-------- Source document --------
I am very pleased to publish my talk from Improving Reality 2013. Here is the video version… followed by my slides and script, because, well, I’m a writer, and not a natural orator. (I need to work on that, I think.)
IR was a day of fascinating talks, and I heartily recommend all of them; they can be found on the Lighthouse Arts YouTube channel. Particular favourites include Keller Easterling (who was the very definition of “hard act to follow”), Justin Pickard (favoured guest of this parish in years past, and getting sharper and more dangerous by the month) and Georgina Voss (who’ll make you think about choose-your-own adventure books and venture capitalism in a totally new way).
So, on with the show…
[Script follows; slides pending]]
In Douglas Adams’s Life, the Universe and Everything, Arthur Dent and Ford Prefect are watching a test match at Lords when a spaceship (built, as I recall, to resemble a small Italian bistro inexplicably turned on its side) lands on the ground in the midst of an over. Not a person notices it but Ford and Arthur, those seasoned and cynical galactic hitchhikers.
That’s because the spaceship is protected by something called a Someone Else’s Problem Field, whose inventor realised that while making something invisible is incredibly difficult, making something appear to be someone else’s problem is very, very easy.
Think of it as the flipside of the dubious “nudge psychology” that Mister Cameron’s policy machine is powered by, if you like.
The Someone Else’s Problem Field around infrastructure is, ironically enough, a measure of its ubiquity and success. You don’t think about it because you don’t need to; it just works, and when it doesn’t, there’s a phone number you can not bother calling, because they’ll only put you on hold anyway, and by the time you get through it’ll probably have fixed itself, so why bother? You pay for these things to work, and – most of the time – they do. You pay for them to be Someone Else’s Problem.
--------
Stated exercise 1 = Output every line of the records word for word, omitting the pictures.
Stated exercise 2 = Write the next part of the talk on infrastructure and the Someone Else's Problem Field, starting after its last sentence.
The records are unrelated to the talk.
-------- Record excerpts --------
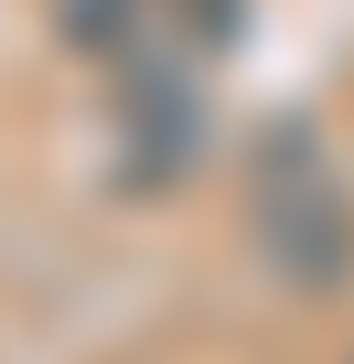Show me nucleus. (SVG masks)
<instances>
[{
	"label": "nucleus",
	"instance_id": "nucleus-1",
	"mask_svg": "<svg viewBox=\"0 0 354 364\" xmlns=\"http://www.w3.org/2000/svg\"><path fill=\"white\" fill-rule=\"evenodd\" d=\"M65 33L129 97H194V75L236 43V0H65Z\"/></svg>",
	"mask_w": 354,
	"mask_h": 364
},
{
	"label": "nucleus",
	"instance_id": "nucleus-2",
	"mask_svg": "<svg viewBox=\"0 0 354 364\" xmlns=\"http://www.w3.org/2000/svg\"><path fill=\"white\" fill-rule=\"evenodd\" d=\"M258 236H269V257L290 279H343V257H354V215L322 182V161H311L301 129H279L269 161H258Z\"/></svg>",
	"mask_w": 354,
	"mask_h": 364
}]
</instances>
--------
Written answer 1 =
Show me nucleus. (SVG masks)
<instances>
[{
	"label": "nucleus",
	"instance_id": "nucleus-1",
	"mask_svg": "<svg viewBox=\"0 0 354 364\" xmlns=\"http://www.w3.org/2000/svg\"><path fill=\"white\" fill-rule=\"evenodd\" d=\"M65 33L129 97H194V75L236 43V0H65Z\"/></svg>",
	"mask_w": 354,
	"mask_h": 364
},
{
	"label": "nucleus",
	"instance_id": "nucleus-2",
	"mask_svg": "<svg viewBox=\"0 0 354 364\" xmlns=\"http://www.w3.org/2000/svg\"><path fill=\"white\" fill-rule=\"evenodd\" d=\"M258 236H269V257L290 279H343V257H354V215L322 182V161H311L301 129H279L269 161H258Z\"/></svg>",
	"mask_w": 354,
	"mask_h": 364
}]
</instances>

Written answer 2 =
Being reminded of infrastructure is rarely pleasant. It’s no fun to turn your tap and have nothing come out. It’s a different sort of not-fun when you discover that a wind-farm, town bypass or high-speed train line is scheduled to materialise near your house, or when protestors camp out on your driveway to fight a fracking company. Infrastructure is meant to make life easier, not harder. The better it gets at the former, the more painful are the moments when it does the latter.
The golden age of British infrastructure was surely the Victorian era, thanks to a combination of ambition, new technological developments, and an exploitable underclass workforce. In those days, infrastructure primarily benefitted the middle and upper classes; if you were working class, you were likely one of infrastructure’s many unsung human components, and new infrastructure was far more likely to spoil your immediate environment than improve it. To the middle classes, though, infrastructure – especially the railways – was progress incarnate, a living force in the world. Victorian painting and literature is full of infrastructure, sometimes as hero, sometimes as villain, depending on the target audience: majestic bridges in oil on canvas for the gallery-goer, train-wreck penny dreadfuls for the proles.
It was all new, and people wondered what it meant.
Speaking earlier this year at Next13, Anab Jain of Superflux, who were kind enough to publish my original essay on infrastructure fiction, described design fiction as follows:
“These projects bypass the established narratives about the present and future that create the hypnosis of normality, and in doing so allow for an emotional connection with the raw weirdness of our times, opening up an array of possibilities.”
It’s the best and most concise description I’ve found of what design fiction does. How design fiction does what it does, on the other hand, is a much more open question. Its techniques emerge from the mediums it makes use of – so perhaps we might wink at McLuhan’s ghost, and say that the medium is the method. Design fiction can be written, it can be still images or mock-up packshots, a fake promo spot or mock documentary video, or even performance theatre or live-action roleplaying. I don’t know if there are any design fiction games, but I wouldn’t be at all surprised if there were.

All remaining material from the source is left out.